Total aralosides of aralia elata (Miq) seem (TASAES) ameliorate nonalcoholic steatohepatitis by modulating IRE1α-mediated JNK and NF-κB pathways in ApoE–/– mice

Abstract Ethnopharmacological relevance Total saponins of Aralia elata (Miq) Seem (TASAES) from the Chinese traditional herb Long ya Aralia chinensis L. is popularly used as a folk medicine to treat rheumatism, neurasthenia, diabetes, hepatitis and antivirus in Asian countries. However, there was poor study of TASAES on Non-alcoholic steatohepatitis (NASH), which is characterized by inflammatory responses and hepatocellular apoptosis exacerbating liver injury.

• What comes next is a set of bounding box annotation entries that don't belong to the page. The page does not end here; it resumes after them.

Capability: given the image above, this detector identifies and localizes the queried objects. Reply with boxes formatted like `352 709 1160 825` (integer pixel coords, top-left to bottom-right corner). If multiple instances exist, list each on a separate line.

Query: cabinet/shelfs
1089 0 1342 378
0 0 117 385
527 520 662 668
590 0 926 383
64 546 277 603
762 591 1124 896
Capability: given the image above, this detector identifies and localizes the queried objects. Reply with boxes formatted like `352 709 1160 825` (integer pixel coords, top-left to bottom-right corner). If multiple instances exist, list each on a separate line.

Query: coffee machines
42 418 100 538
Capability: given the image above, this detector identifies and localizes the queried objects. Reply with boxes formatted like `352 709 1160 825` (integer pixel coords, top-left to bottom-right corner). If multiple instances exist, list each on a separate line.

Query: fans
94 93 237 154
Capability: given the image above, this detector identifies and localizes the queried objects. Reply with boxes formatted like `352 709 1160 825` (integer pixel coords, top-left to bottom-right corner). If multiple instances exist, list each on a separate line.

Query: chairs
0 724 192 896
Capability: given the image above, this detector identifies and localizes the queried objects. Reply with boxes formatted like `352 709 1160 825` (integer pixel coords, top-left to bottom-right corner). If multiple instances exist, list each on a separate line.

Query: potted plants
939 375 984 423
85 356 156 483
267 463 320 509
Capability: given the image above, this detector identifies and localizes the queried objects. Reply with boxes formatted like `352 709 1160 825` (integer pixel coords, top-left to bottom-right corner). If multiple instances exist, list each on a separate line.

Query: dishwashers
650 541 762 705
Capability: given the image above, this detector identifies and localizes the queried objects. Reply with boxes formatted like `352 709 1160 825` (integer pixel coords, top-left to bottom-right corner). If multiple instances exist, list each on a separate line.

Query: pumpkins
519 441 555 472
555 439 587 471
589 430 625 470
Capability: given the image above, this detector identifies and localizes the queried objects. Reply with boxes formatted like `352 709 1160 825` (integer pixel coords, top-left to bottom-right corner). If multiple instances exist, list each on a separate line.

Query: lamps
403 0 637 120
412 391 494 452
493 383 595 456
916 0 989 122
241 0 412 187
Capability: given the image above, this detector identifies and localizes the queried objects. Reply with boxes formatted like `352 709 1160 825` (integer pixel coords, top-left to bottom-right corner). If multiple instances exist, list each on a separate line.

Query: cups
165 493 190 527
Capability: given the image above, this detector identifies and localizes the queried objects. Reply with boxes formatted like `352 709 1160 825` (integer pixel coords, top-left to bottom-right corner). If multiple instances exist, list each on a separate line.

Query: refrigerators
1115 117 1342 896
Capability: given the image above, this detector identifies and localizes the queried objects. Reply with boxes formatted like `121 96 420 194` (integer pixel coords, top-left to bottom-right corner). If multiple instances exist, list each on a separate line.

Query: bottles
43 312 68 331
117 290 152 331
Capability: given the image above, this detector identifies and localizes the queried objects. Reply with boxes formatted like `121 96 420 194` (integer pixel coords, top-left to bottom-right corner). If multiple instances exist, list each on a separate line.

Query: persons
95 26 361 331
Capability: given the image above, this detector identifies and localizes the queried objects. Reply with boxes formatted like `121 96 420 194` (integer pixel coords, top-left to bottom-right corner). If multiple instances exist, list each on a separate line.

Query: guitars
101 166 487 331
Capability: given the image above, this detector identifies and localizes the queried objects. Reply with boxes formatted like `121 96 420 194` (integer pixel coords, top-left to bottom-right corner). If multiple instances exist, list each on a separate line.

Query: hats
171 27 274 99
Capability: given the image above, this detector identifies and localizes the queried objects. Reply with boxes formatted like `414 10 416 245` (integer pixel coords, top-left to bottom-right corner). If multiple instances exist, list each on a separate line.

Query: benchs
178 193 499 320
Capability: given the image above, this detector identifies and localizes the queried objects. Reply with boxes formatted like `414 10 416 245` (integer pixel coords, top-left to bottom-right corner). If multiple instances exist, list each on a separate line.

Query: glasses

This study aimed to clarify whether or not the anti-inflammatory and anti-apoptotic activities and protective mechanisms of the total aralosides of Aralia elata (Miq) Seem (TASAES) ameliorate NASH in a high-fat diet (HFD)-induced ApoE–/– mouse model. Material and methods C57/BL6N and ApoE–/– mice were fed with HFD containing 0.3% cholesterol and 20% fat to induce NASH and then treated with TASAES (75,150 mg/kg/day, i.g.) for 12 weeks. Liver tissue was procured for histological examination, real-time RT-PCR and Western blot analysis. Results ASAES treatment groups exhibited lower serum alanine and aspartate aminotransferases than the NASH group. TASAES could also reduce hepatic steatosis, as revealed by histological changes. In addition, TASAES treatment groups showed lower protein and mRNA expression levels of pro-inflammatory cytokines, such as IL-6, MCP-1, and TNF-α than NASH group. Reduced TUNEL-positive cells were also found in TASAES treatment groups. Western blot and immunohistochemical results indicated that TASAES regulated apoptosis and inflammation-related protein expression. Furthermore, TASAES treatment significantly reduced the phosphorylation of IRE1α, JNK and IκB and the downstream activation of NF-κB p65 was also reduced. Conclusion These findings suggested that the ameliorative effects of TASASE in HFD-induced NASH were associated with the regulation of IRE1α-mediated JNK and NF-κB signal pathways, thereby protecting the liver against NASH.